• **Work item**:
Give again, exactly and without pictures, the lines running from the line with "TOYOTA CAMRY 2017 - 4T1BF1FK4HU781336" to the end of the records below.

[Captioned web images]
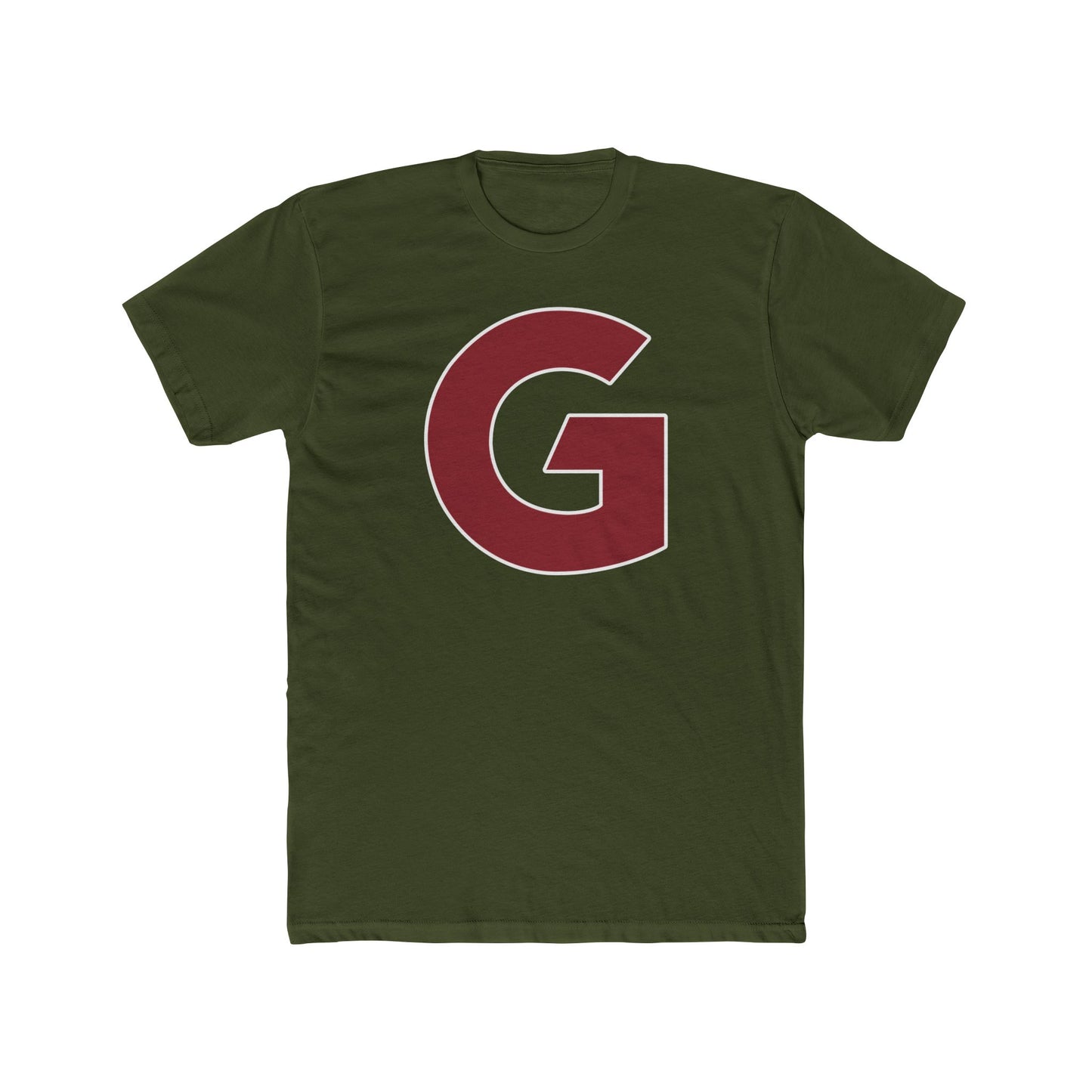Premium Cotton Crew Tee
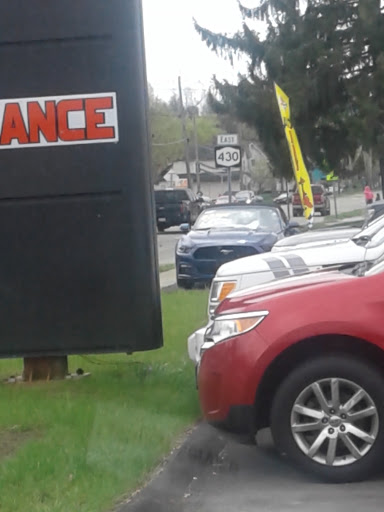 Used Car Dealer «Auto Credit», reviews and photos, 1315 Washington St, Jamestown, NY 14701, USA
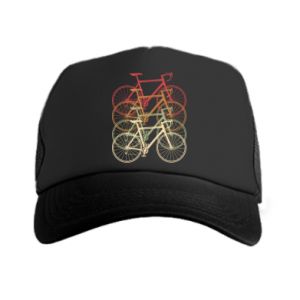 Czapki Trucker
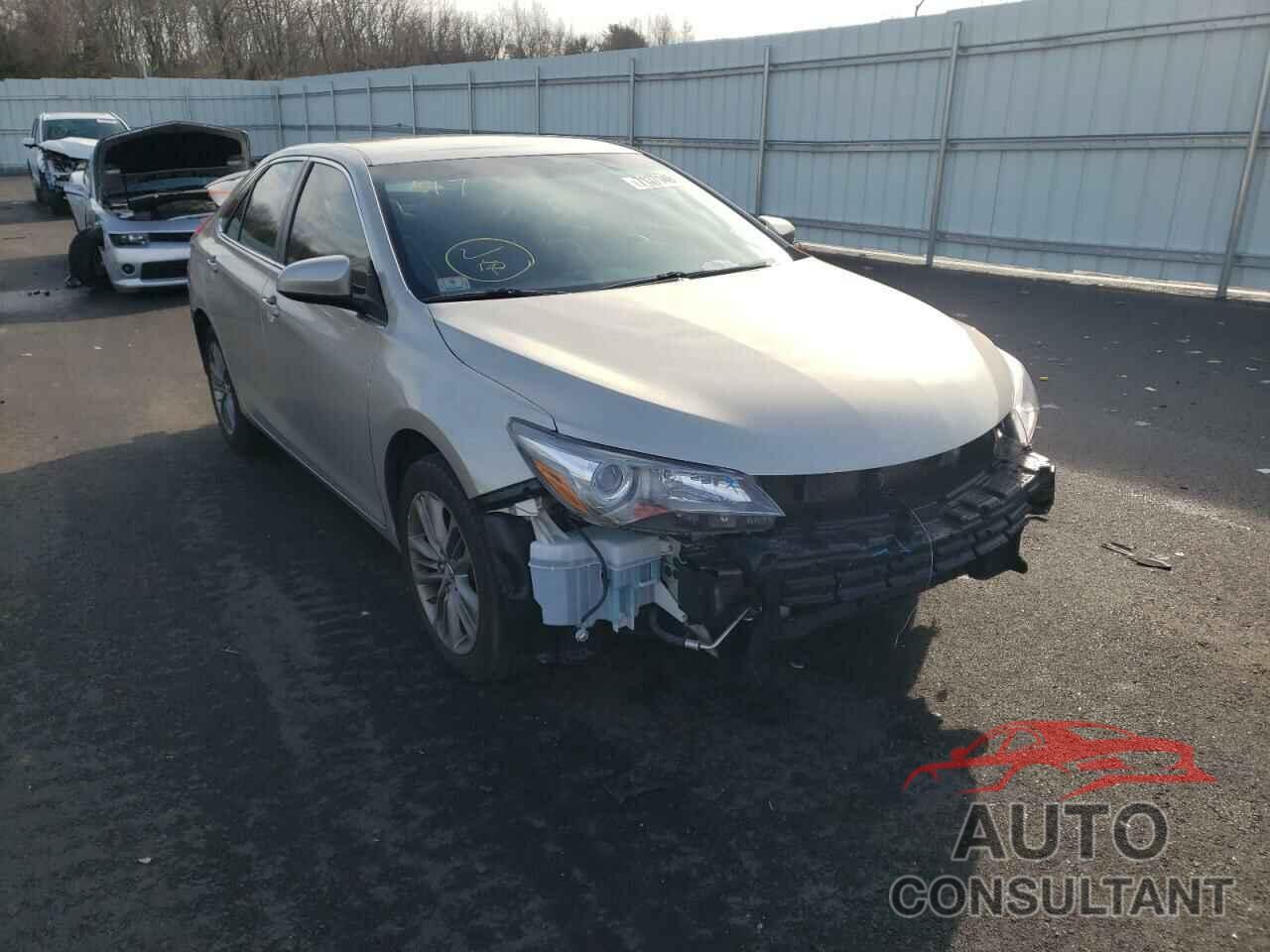TOYOTA CAMRY 2017 - 4T1BF1FK4HU781336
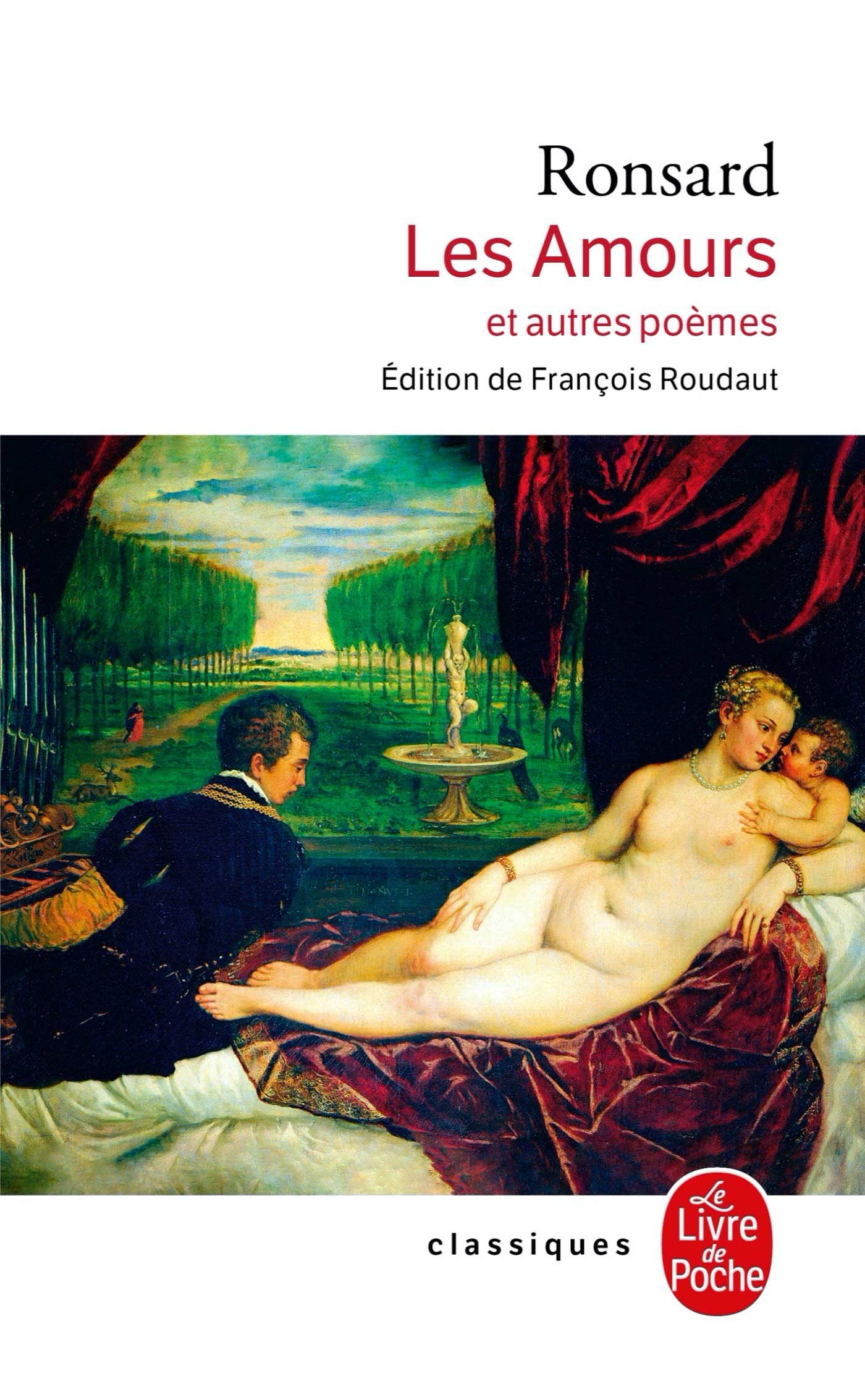 Libro: Les Amours: Et autres poèmes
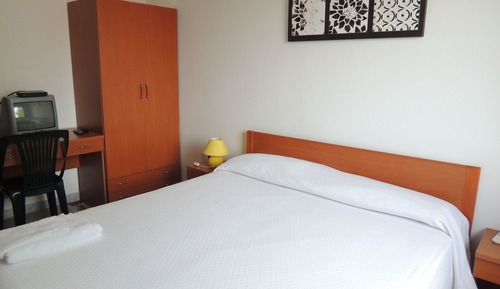 Double Room, Sea View (4)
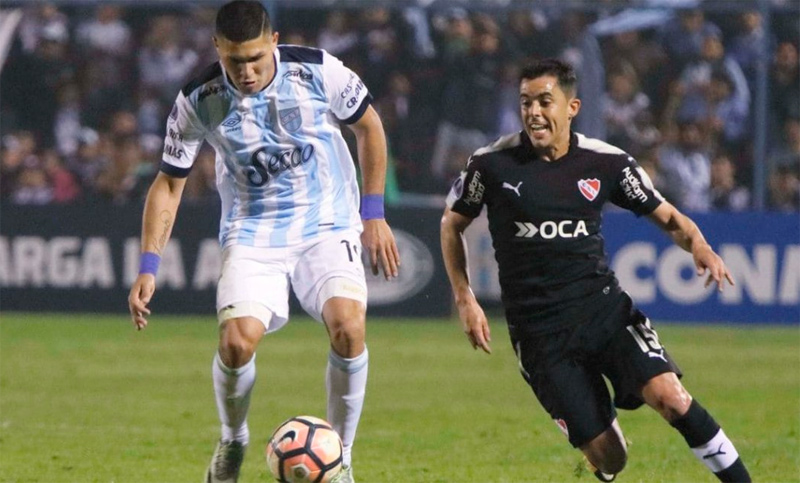 Independiente recibe a Atlético Tucumán por la Sudamericana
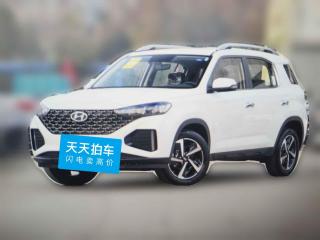 现代北京现代ix352021款 2.0L 自动两驱GLS领先版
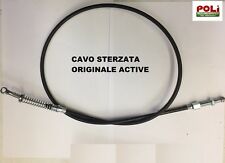 CAVO DI STERZATA PER MOTOCARRIOLA 1460 / 1600 ACTIVE RICAMBIO COMPLETO ORIGINALE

• **Exercise result**:
TOYOTA CAMRY 2017 - 4T1BF1FK4HU781336
 Libro: Les Amours: Et autres poèmes
 Double Room, Sea View (4)
 Independiente recibe a Atlético Tucumán por la Sudamericana
 现代北京现代ix352021款 2.0L 自动两驱GLS领先版
 CAVO DI STERZATA PER MOTOCARRIOLA 1460 / 1600 ACTIVE RICAMBIO COMPLETO ORIGINALE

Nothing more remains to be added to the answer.